Lutte contre le racisme, contre le climat idéologique de la guerre froide ou contre la société de consommation : à l’aube des années 1960, les groupes radicaux se multiplient aux Etats-Unis. Le mouvement Etudiants pour une société démocratique connaît un succès inattendu. Son manifeste, publié il y a un demi-siècle, s’est imposé comme le document de référence de la contre-culture américaine.

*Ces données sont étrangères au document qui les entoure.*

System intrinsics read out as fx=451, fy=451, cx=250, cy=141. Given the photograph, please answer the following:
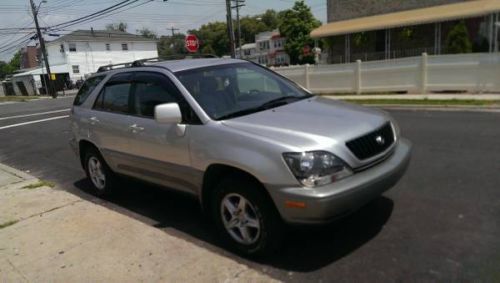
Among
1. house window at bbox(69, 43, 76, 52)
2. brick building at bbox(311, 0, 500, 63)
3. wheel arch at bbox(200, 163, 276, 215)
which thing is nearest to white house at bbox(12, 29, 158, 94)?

Port Huron, à une heure de route au nord de Detroit, juin 1962. Les Etudiants pour une société démocratique (Students for a Democratic Society, SDS) tiennent leur première convention. Le groupe radical jouera un rôle moteur au sein du mouvement contestataire des années 1960 : lutte contre le racisme, protestation contre la guerre du Vietnam et, plus largement, rupture de la jeunesse avec le consensus de la guerre froide. Ce corset idéologique paralysait les esprits et condamnait la gauche américaine, les syndicats, les Eglises et les universités à vivre dans la crainte des purges anticommunistes orchestrées par le sénateur Joseph McCarthy. Lors de sa convention, le SDS publie un manifeste au titre quelque peu grandiloquent : la « Déclaration de Port Huron » (1).

Rédigée par Tom Hayden, un étudiant de l’université du Michigan, celle-ci s’ouvre sur une prise de conscience générationnelle particulièrement tardive, empreinte de considérations apocalyptiques (lire « “Nos consciences chahutées” »). En 1962, les ravages du conflit Est-Ouest ne sont en effet plus une nouveauté. Cela fait quatorze ans que le président Harry Truman a décrété la militarisation de l’économie américaine ; douze ans que les instructeurs du Pentagone ont débarqué en Indochine ; huit ans que la botte impériale écrase les espoirs de réforme au Guatemala. (...)

Au cours des six derniers mois, le mouvement Occuper Wall Street (OWS) a essaimé ses campements à travers tout le pays, de New York à Oakland, jusqu’à leur dispersion brutale par la police. Cinquante ans après le rassemblement de Port Huron, on ne peut qu’être frappé par le manque de continuité intellectuelle et organisationnelle entre ces deux épisodes marquants de l’histoire sociale américaine. Les idées politiques du SDS s’inspiraient des premiers écrits de Marx, mais aussi de penseurs comme Frantz Fanon, Paulo Freire ou Gunnar Myrdal. Rien de tel avec OWS, sans doute parce que son émergence est intimement liée à la perte de puissance relative des Etats-Unis et au déclin de la gauche traditionnelle. Alors que les étudiants de Port Huron se voulaient des éclaireurs dans les vastes ténèbres de l’autosatisfaction américaine, les occupants de Wall Street se considèrent comme les représentants des 99 % de la population. Hier, le 1 % était l’avant-garde ; aujourd’hui, il est le pouvoir à combattre.